Jordanian government arrest of anti-ISIS Salafist leader is wrong, might help ISIS, attorney says
By Ali Younes
Jordanian government arrested and detained Jordanian Jihadist and Salafist leader Abu Mohamad Al Maqdisi, his wife told the Arab Daily News yesterday. She said that the Jordanian government has arrested her husband over allegedly using the internet to publish illegal Jihadist literature.
She also said in a text message that her husband, who has made several anti-ISIS statements in the past, was called to the headquarters of the Jordanian intelligence department where he was interrogated and then transferred to the office of the Prosecutor general of the State Security court.
She added that her husband has refused to sign the government charges against him which at that point he was transferred to Jordan’s maximum security prison, Muwaqar 2, pending formal charges. Al Maqdisi whose real name is Asem al Barqawi is one of the Jihadist world top ideologues and theorists and whose work and statements carry a lot of weight among the salafists and jihadists groups in Jordan and around the world.
Ever since his release from prison where he finished a 5 years sentence last August, Al Maqdisi has made very strong statements against the “Islamic state” or ISIS/ISL accusing the organization of spreading extremism and of killing innocent civilians, Journalists and aid workers.
He told me on several occasions in the past few weeks that ISIS’s beadings of American and other western journalists and aid workers are “wrong” and “criminal.” He added that “Their actions have nothing to do with Islam”.
Attorney Mousa Abdallat, who represents the Jihadists in Jordan, told the Arab Daily News last night that the charges against al Maqdisi stem from a recent Jordanian law that took effect last June that prohibits the using the internet or electronic devices to promote “ extremism and terrorism” or other aspects of violence. Abadallat said that the charges against him, if it turned out to be true, are very serious and if convicted, al Maqdisi could face 3- 15 years of jail time.
But Abdallat warned that “arresting al Maqdisi is wrong, because he is very important in the Jordanian efforts to combat extremism and terrorism of the Islamic State. “Maqdisi’s arrest, moreover, sends the wrong signal to the peaceful salafist groups.” Abdallat, continued, “the Arrest of al Maqdisi will end up helping ISIS and prove its point that only Jihadist extreme violence is the language that should be used by such organizations.” Abdallat asserts that there is strong undercurrent of ISIS support in the country, and that the Jordanian government is making a strategic mistake in arresting al Maqdisi. Al Maqdisi spent 16 years off and on in Jordanian jails -out of the 20 years he has been living in Jordan after he moved from Kuwait- on various charges related to his religious activities .

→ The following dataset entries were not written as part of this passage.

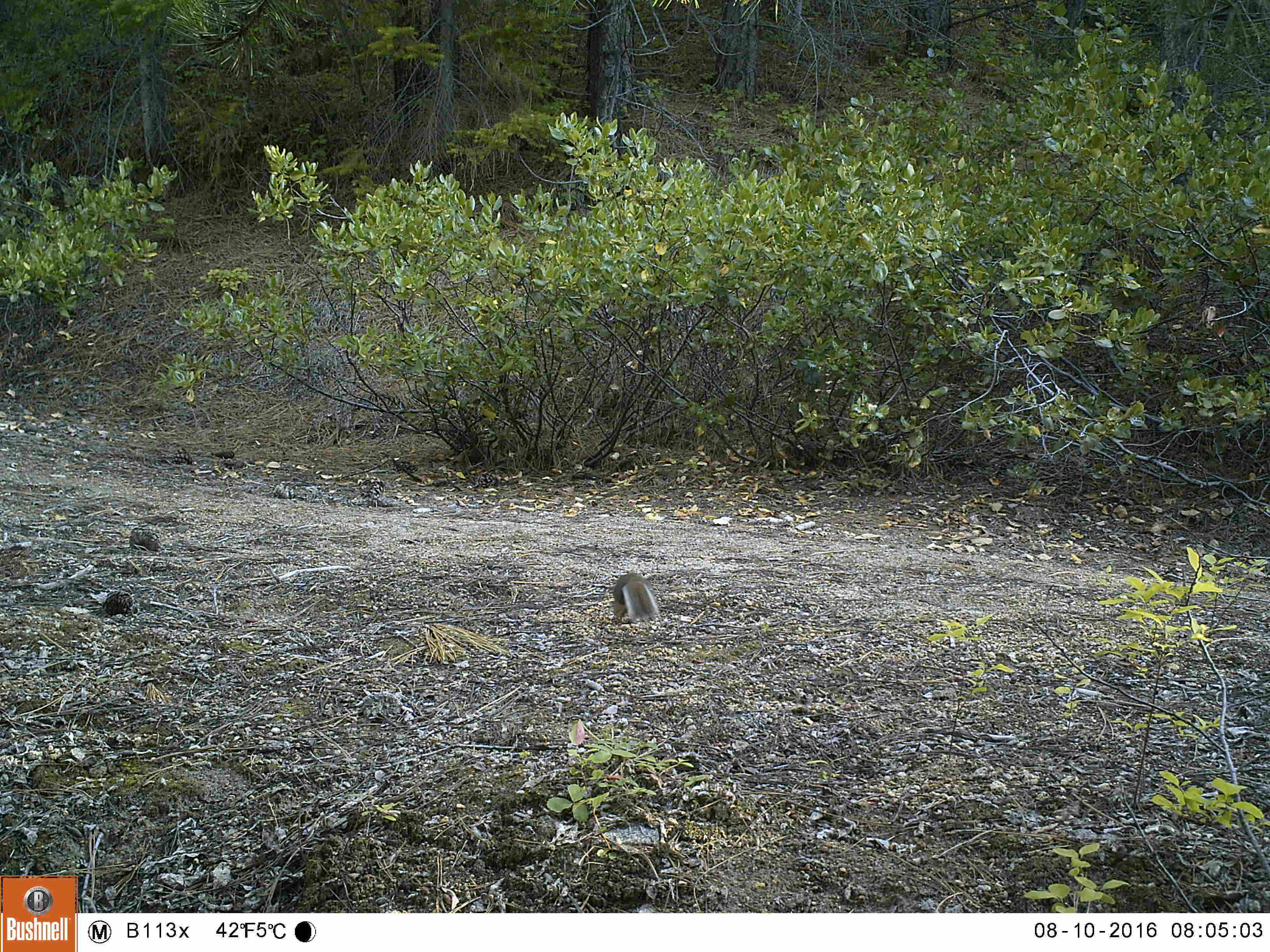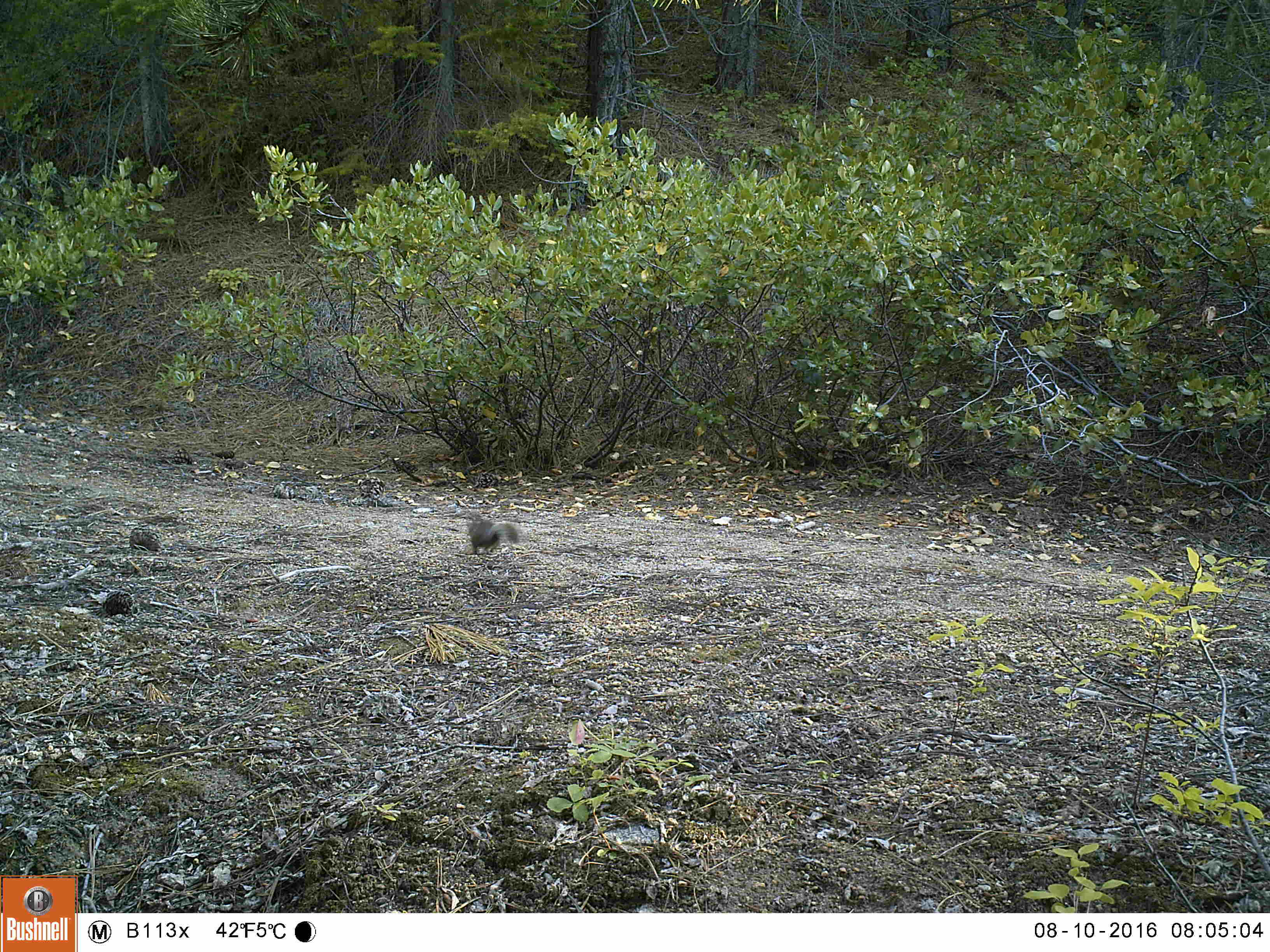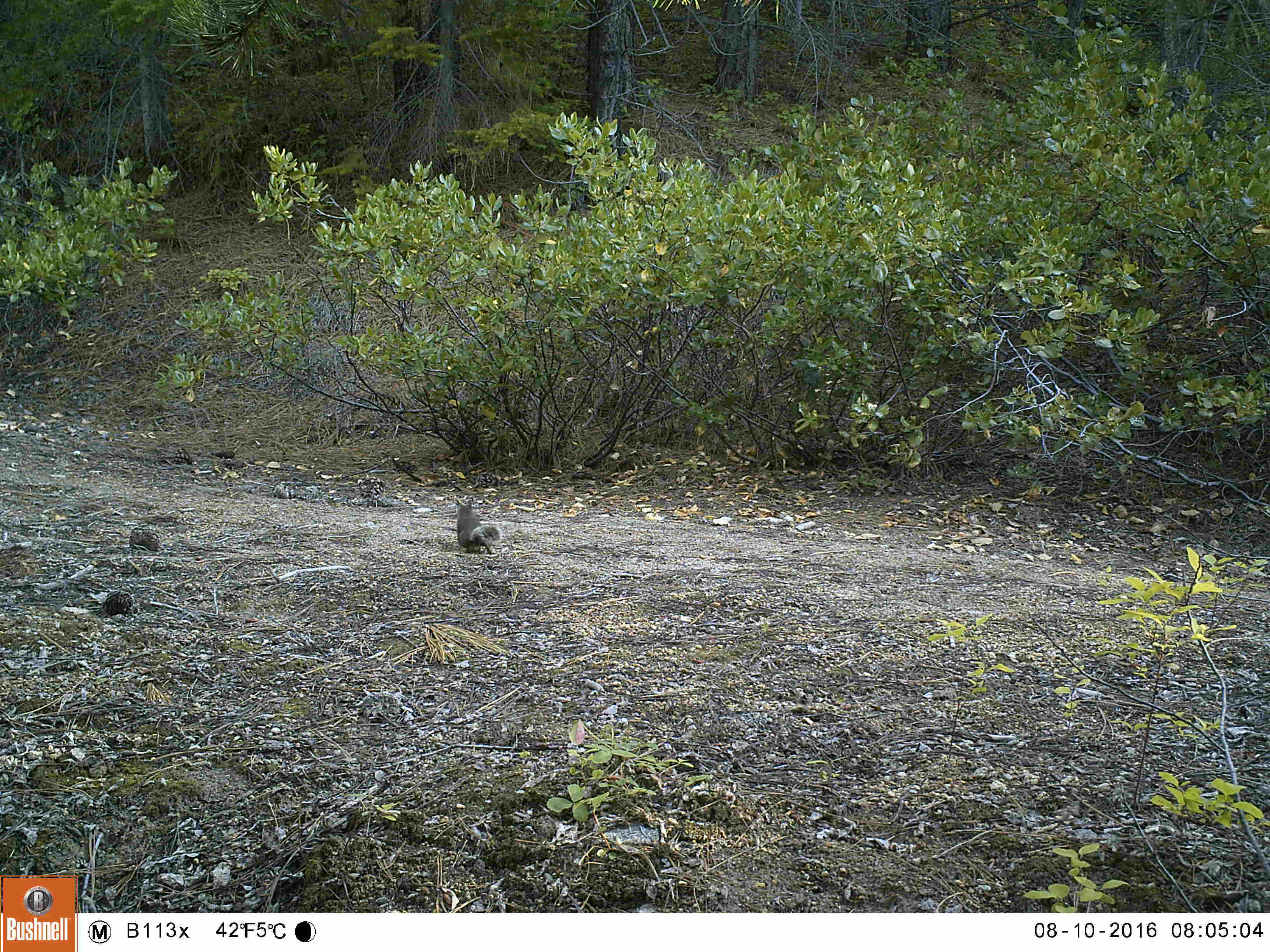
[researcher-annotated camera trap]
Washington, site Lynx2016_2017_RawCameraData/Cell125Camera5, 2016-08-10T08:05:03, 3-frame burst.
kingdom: Animalia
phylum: Chordata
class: Mammalia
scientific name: Mammalia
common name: small mammal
Small mammal (Mammalia). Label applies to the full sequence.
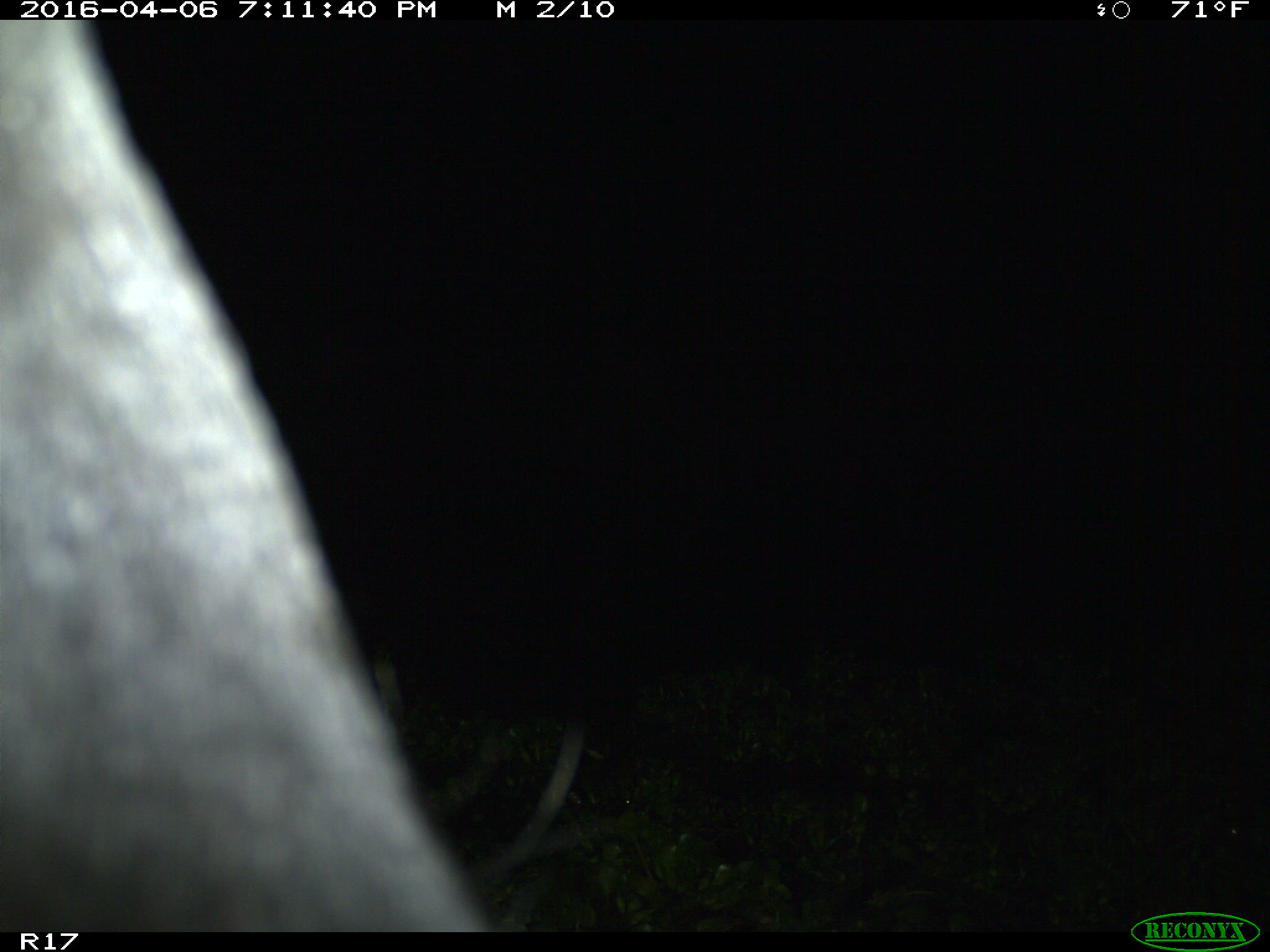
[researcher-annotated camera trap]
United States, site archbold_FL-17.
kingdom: Animalia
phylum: Chordata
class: Mammalia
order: Artiodactyla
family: Bovidae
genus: Bos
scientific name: Bos taurus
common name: domestic cow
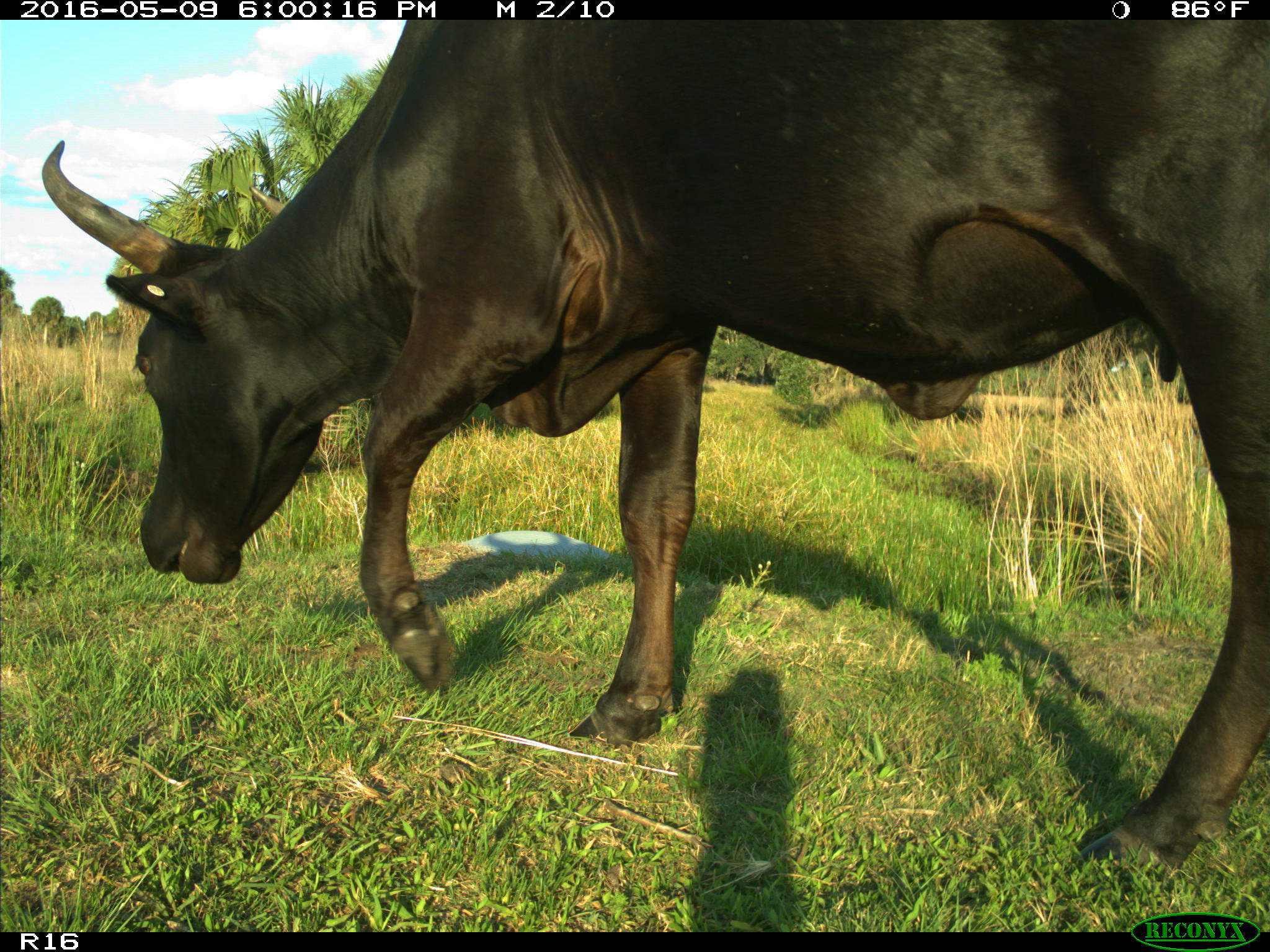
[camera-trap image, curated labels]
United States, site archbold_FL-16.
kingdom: Animalia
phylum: Chordata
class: Mammalia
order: Artiodactyla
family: Bovidae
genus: Bos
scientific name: Bos taurus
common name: domestic cow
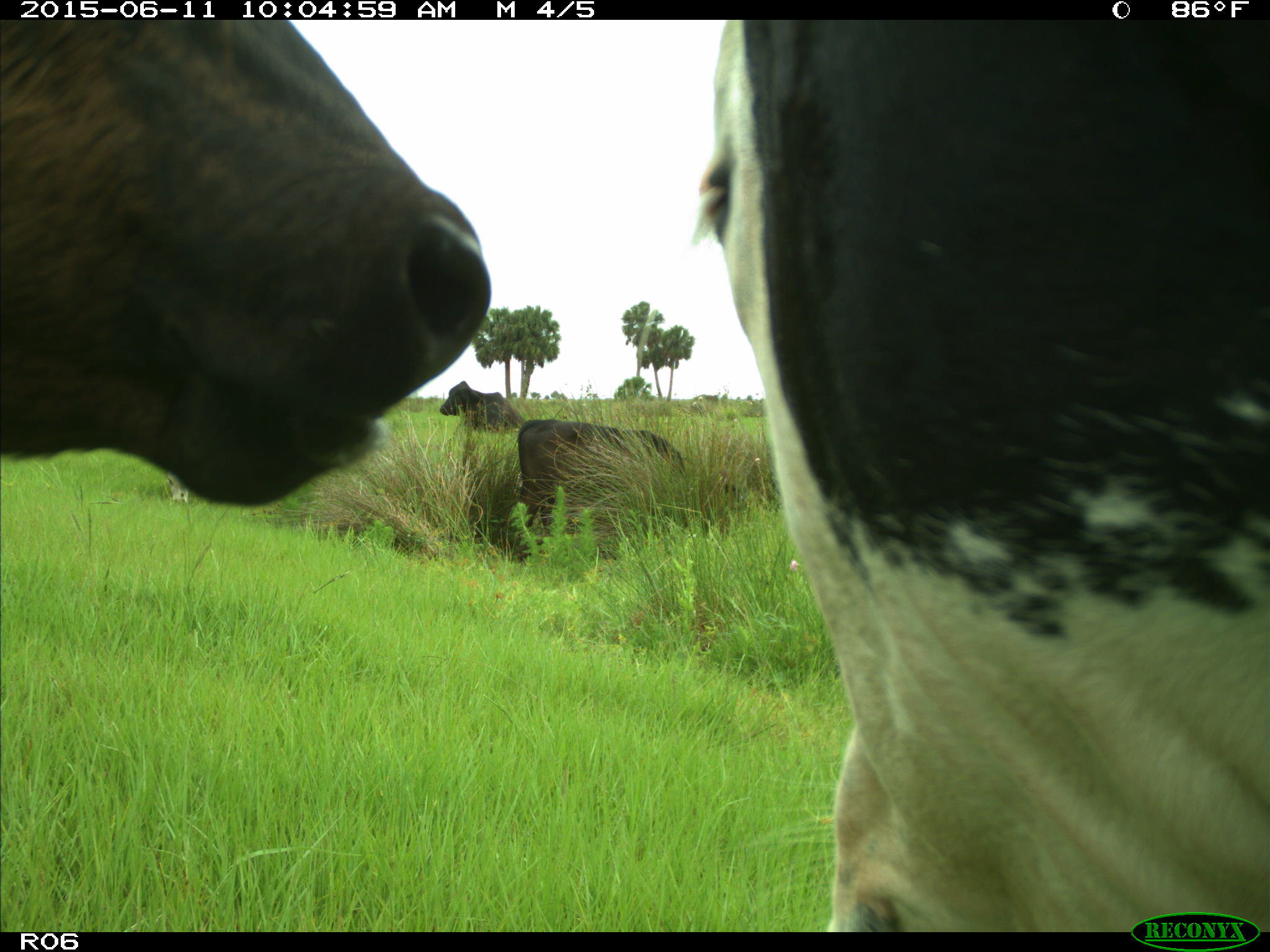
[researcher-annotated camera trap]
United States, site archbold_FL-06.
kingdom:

The Salafists can be divided to those who use Jihad as a mean of violence to achieve their goals, and those who describe themselves as the “peaceful salafists” who do not use or promote violence to express their theological ideology.
Before his arrest, Al Maqdisi, was in the middle of an effort to unify Salafist Jihadist groups in the region to stand against the “extremism of ISIS” which he considers “ very dangerous and have done more to tarnish the image of Muslims and Islam than others.”